*Problem*
Beneath this line are the data; copy exactly the part of them that opens with the line containing "United States, site archbold_FL-06." and closes with the line containing "New Zealand, site EFH_HCAMA08, 2020-01-06", and only that part.

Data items
>>>>
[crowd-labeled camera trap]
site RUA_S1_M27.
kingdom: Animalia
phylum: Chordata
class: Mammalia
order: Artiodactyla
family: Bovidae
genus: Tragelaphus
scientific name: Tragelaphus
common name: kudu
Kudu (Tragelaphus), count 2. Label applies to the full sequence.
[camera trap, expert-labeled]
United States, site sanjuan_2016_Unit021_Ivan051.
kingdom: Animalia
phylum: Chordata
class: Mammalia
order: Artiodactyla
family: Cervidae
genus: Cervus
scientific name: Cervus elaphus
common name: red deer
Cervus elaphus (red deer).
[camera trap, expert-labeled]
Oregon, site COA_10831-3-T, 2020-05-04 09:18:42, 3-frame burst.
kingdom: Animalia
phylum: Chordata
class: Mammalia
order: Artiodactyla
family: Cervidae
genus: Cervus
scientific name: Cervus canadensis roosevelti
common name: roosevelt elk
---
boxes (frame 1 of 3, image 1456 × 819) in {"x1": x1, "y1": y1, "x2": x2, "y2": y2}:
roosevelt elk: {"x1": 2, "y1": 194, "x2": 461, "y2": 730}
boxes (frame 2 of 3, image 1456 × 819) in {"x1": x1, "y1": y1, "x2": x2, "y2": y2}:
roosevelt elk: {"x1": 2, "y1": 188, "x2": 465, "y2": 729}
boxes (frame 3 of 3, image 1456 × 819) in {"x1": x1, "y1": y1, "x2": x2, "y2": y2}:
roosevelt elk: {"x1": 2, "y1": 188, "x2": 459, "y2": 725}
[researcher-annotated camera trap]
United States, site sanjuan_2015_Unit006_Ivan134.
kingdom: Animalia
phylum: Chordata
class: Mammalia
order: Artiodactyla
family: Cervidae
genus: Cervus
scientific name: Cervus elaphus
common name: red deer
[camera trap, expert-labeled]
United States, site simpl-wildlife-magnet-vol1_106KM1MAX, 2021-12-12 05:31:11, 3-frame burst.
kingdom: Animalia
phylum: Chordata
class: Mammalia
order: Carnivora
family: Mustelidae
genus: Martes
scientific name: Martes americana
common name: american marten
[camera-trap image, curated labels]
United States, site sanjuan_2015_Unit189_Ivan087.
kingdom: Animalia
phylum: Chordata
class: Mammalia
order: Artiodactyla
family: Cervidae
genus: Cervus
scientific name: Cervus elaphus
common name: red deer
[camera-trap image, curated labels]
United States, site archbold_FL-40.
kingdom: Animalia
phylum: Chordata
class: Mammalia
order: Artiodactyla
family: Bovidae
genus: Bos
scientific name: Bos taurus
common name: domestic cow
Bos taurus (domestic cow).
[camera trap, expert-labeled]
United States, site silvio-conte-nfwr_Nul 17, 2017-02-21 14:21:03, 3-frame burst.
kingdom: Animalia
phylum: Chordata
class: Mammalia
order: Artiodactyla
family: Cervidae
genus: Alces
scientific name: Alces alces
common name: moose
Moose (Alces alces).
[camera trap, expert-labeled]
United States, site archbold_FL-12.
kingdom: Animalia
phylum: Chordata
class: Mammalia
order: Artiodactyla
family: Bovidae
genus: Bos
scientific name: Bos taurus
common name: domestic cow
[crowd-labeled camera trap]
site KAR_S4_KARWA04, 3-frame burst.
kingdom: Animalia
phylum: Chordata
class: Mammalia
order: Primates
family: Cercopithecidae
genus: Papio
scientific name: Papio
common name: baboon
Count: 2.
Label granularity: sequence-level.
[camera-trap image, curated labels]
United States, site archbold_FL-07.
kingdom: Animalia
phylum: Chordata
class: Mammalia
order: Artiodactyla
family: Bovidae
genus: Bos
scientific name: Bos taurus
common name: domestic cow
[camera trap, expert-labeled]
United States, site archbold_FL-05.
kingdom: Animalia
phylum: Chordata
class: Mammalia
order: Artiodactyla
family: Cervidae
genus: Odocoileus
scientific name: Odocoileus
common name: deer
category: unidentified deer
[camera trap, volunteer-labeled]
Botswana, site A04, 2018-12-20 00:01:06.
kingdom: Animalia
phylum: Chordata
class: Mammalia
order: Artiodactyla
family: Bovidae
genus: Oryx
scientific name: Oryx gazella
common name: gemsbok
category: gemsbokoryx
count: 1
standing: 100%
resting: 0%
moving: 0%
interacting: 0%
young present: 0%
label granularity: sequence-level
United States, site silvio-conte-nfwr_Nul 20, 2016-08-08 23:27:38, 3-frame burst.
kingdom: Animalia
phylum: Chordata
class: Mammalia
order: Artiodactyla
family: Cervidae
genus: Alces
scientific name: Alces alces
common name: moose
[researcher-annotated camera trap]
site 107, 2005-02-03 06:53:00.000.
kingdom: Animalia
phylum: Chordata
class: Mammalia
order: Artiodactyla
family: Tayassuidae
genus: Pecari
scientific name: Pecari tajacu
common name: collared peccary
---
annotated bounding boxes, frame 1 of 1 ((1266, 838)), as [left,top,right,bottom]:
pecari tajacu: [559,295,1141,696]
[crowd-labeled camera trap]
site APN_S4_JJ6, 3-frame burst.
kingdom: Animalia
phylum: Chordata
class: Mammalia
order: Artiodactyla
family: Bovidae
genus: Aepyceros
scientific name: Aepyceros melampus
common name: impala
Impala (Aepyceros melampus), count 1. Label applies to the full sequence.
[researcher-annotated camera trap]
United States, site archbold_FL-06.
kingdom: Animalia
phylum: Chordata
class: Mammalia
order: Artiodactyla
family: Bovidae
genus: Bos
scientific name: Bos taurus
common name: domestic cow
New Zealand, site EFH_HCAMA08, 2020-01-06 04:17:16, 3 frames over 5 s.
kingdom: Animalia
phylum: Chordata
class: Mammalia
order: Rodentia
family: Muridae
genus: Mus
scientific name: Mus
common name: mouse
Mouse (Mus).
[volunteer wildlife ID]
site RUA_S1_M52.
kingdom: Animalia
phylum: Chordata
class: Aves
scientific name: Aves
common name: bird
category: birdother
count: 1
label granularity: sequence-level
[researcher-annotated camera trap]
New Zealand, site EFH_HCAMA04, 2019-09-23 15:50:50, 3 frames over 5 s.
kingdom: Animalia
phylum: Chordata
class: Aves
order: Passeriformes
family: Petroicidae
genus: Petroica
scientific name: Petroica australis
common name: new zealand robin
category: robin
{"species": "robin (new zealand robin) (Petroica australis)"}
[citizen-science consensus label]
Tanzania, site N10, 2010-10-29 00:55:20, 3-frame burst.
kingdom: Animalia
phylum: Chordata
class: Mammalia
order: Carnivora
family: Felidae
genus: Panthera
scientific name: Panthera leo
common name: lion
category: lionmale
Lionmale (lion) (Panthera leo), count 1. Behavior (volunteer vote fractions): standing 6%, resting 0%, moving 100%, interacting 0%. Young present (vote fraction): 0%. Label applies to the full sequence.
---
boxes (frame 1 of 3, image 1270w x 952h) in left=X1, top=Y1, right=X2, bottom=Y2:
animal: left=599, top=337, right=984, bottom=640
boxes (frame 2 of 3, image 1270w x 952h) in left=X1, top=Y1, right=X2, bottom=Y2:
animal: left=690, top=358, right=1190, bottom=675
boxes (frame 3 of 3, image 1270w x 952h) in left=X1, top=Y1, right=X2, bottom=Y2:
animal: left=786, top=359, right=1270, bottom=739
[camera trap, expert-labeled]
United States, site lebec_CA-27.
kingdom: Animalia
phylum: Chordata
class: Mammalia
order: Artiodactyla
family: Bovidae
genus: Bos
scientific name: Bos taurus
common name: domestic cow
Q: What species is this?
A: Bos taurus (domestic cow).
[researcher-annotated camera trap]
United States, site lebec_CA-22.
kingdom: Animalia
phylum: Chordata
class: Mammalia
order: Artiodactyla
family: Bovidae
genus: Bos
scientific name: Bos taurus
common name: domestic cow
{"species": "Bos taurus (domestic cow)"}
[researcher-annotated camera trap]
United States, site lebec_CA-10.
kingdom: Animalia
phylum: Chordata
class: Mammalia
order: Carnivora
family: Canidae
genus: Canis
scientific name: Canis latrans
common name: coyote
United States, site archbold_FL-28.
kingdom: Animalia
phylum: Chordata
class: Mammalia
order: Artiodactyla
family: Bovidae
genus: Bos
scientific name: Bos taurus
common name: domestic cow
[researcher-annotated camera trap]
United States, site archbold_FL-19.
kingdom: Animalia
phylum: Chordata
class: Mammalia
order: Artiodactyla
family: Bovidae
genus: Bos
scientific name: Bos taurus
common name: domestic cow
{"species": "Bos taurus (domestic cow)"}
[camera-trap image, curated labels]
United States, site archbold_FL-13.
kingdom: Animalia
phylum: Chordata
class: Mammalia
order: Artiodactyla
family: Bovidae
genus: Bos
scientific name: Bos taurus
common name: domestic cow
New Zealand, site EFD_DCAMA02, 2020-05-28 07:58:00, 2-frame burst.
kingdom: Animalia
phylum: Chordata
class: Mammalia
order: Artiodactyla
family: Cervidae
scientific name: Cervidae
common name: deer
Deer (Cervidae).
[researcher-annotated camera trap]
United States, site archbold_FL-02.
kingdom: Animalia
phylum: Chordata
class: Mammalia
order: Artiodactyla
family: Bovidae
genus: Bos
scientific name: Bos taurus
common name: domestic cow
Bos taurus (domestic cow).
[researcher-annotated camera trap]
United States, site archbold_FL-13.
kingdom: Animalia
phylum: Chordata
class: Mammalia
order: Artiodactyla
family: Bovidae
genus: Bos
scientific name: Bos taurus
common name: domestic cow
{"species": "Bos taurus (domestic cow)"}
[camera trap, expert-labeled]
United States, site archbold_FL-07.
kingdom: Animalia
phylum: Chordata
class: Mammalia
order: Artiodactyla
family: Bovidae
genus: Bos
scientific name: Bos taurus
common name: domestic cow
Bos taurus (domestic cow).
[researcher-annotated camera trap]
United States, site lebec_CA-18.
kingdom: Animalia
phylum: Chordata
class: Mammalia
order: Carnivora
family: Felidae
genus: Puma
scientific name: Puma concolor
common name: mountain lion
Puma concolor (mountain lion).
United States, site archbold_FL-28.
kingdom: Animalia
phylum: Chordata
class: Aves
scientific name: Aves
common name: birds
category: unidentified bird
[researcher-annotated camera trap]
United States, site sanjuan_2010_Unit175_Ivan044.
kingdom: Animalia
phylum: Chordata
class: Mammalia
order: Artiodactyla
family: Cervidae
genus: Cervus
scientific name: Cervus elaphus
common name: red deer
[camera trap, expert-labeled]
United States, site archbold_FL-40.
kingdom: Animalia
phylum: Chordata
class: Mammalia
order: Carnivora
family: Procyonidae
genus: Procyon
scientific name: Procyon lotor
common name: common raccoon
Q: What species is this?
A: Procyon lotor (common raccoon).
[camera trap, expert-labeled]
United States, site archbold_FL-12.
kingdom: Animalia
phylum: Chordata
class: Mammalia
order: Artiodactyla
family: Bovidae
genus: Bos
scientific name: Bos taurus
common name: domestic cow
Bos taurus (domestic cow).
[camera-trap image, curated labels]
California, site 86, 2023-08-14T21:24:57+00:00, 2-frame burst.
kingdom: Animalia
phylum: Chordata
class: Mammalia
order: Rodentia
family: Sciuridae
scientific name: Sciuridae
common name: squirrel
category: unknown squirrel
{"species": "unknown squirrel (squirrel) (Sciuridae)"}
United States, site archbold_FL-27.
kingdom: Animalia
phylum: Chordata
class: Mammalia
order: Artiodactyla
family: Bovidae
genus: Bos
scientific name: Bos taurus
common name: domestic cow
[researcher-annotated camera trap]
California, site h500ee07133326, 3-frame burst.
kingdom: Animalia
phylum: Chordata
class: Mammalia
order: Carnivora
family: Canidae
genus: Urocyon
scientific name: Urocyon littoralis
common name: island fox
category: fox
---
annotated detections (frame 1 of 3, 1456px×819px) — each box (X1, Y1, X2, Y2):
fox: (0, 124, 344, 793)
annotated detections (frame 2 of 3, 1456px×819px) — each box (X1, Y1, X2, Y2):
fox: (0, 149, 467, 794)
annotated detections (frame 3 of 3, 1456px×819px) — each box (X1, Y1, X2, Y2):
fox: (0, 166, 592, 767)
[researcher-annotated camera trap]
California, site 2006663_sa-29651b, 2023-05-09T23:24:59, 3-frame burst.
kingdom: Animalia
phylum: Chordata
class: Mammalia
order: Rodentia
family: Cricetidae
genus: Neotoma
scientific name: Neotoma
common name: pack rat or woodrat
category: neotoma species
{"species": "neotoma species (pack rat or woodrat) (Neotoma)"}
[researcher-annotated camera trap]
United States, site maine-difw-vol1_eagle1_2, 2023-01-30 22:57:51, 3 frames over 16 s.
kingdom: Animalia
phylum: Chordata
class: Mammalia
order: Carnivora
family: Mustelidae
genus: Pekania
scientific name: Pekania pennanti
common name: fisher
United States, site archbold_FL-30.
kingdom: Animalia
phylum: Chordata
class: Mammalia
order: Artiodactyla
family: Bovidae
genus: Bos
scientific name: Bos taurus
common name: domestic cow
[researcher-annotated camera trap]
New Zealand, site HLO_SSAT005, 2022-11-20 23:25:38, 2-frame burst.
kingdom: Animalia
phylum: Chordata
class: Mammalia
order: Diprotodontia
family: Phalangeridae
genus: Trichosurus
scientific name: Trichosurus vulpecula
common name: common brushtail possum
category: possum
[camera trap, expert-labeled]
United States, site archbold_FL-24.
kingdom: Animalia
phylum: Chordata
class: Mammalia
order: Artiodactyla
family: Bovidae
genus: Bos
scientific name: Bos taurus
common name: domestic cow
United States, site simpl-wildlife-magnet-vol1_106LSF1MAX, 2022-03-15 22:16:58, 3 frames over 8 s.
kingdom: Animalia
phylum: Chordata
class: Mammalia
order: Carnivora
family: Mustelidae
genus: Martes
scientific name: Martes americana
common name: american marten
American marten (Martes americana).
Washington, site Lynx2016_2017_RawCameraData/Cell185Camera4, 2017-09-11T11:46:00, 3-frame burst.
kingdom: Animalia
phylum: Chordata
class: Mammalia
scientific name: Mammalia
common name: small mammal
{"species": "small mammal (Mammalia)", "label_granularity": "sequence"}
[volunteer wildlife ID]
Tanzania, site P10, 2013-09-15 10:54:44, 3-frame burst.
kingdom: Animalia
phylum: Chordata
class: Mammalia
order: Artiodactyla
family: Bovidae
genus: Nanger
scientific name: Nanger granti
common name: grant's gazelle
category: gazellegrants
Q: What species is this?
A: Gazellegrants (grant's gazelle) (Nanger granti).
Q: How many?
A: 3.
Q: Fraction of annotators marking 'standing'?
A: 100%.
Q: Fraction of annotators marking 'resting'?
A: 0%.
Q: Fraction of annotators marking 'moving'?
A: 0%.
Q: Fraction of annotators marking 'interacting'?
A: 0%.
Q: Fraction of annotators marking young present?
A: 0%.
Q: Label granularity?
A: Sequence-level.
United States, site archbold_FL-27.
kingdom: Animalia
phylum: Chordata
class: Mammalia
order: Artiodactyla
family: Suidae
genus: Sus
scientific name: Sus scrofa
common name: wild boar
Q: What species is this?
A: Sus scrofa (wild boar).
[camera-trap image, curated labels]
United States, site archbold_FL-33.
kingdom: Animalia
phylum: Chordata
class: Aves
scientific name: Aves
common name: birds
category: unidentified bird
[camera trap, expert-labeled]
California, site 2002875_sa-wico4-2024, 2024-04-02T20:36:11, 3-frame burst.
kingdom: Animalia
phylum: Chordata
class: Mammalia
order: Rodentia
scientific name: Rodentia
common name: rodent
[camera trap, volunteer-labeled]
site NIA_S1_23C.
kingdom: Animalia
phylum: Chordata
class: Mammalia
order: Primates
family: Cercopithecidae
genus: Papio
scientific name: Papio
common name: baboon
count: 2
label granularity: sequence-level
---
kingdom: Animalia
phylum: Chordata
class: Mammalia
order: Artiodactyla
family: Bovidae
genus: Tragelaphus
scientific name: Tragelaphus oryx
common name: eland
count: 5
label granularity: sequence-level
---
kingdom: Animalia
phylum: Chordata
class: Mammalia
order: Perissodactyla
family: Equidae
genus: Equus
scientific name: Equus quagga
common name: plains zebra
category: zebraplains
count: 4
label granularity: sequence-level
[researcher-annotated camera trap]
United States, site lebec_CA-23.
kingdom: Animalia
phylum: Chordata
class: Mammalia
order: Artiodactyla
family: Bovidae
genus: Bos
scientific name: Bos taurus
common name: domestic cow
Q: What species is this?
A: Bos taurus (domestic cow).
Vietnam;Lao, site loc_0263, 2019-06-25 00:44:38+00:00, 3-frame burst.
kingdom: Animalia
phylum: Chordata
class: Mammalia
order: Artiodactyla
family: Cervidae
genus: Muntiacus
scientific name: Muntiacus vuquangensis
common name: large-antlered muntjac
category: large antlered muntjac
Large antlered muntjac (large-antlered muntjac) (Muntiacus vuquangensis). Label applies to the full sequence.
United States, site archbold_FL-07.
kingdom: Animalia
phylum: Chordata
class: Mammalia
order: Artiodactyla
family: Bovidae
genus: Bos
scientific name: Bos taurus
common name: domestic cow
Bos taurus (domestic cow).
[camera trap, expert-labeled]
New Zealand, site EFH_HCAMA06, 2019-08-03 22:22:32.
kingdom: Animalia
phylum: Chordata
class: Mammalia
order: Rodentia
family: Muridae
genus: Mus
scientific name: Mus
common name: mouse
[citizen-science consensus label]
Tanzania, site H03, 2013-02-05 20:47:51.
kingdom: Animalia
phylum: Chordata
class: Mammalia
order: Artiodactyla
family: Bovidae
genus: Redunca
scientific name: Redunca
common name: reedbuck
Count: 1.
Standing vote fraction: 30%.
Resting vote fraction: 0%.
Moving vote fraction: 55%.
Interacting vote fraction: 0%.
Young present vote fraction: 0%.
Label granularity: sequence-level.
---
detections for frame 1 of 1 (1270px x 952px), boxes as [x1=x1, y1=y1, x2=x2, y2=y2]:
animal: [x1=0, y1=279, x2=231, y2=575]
<<<<
*Solution for this problem*
United States, site archbold_FL-06.
kingdom: Animalia
phylum: Chordata
class: Mammalia
order: Artiodactyla
family: Bovidae
genus: Bos
scientific name: Bos taurus
common name: domestic cow
New Zealand, site EFH_HCAMA08, 2020-01-06 04:17:16, 3 frames over 5 s.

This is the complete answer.